En hoe zit het met de erectie? Volgens de auteur van Het Penisboek, de Amerikaanse uroloog Aaron Spitz, kunnen mannen die veel vlees eten last krijgen van impotentie. Uroloog Garry Pigot van het VUMC bevestigt dit. ‘De verzadigde vetten in vlees verhogen het LDL-cholesterol in ons bloed, wat een verhoogde kans geeft op atherosclerose, de vervetting van bloedvaten. Daardoor kan er minder bloed door de vaten. Dat merk je het eerst bij de haarvaatjes rond het hart en in de penis.’ Met alleen minder vlees eten ben je er niet, zegt hij. ‘Het gaat meestal om de hele levensstijl: ongezond eten, weinig bewegen, roken en alcohol drinken dragen allemaal bij aan erectieproblemen.’ Hetzelfde geldt trouwens voor alle eerder genoemde ziekten.

Minderen heeft zin

Zelfs voor de meest verstokte carnivoor die al decennialang dagelijks rood of bewerkt vlees eet, heeft minderen zin, vertelt Dagnelie. ‘Met elk jaar dat je gezonder eet, verbetert je gezondheid en neemt de kans op chronische ziekten af. Zeker als je niet alleen minder vlees eet, maar ook meer noten, peulvruchten en vette vis. Daarmee bewijs je ook onze planeet een dienst, want rood vlees is erg milieubelastend.’

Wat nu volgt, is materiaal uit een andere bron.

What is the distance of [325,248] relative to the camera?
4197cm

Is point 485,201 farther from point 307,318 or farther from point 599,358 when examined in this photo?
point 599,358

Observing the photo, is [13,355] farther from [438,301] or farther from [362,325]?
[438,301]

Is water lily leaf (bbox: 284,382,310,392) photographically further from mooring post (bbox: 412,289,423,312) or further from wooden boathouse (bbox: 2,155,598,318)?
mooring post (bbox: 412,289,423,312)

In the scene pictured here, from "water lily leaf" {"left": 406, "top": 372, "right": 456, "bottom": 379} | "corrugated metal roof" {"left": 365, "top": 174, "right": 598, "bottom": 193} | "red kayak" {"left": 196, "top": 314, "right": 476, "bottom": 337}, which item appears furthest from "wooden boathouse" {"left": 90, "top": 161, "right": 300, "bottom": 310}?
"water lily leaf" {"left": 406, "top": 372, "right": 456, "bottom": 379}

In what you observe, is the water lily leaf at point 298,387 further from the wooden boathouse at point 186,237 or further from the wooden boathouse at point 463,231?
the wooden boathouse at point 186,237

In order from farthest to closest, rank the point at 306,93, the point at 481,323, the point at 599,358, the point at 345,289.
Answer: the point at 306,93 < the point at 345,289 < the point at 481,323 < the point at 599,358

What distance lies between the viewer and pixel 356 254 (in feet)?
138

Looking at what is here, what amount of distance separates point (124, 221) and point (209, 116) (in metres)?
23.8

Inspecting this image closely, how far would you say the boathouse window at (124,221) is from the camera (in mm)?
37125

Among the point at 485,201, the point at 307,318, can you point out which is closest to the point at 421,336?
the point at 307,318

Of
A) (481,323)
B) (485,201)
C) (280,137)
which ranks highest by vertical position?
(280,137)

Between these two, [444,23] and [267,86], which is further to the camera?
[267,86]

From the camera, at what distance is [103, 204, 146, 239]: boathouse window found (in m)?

Van de weeromstuit besluiten om al het vlees maar te laten staan vindt de hoogleraar onverstandig. ‘Vlees is een belangrijke bron van vitamine B-12, die we onder meer nodig hebben voor ons zenuwstelsel. Een tekort eraan kan onomkeerbare schade aanrichten. Vitamine B-12 zit ook in zuivelproducten, maar voor kwetsbare groepen als zwangere vrouwen en jonge kinderen is dat te weinig aan om aan de behoefte te voldoen.’ Af en toe vette vis of gevogelte eten is voor hen dus gezonder.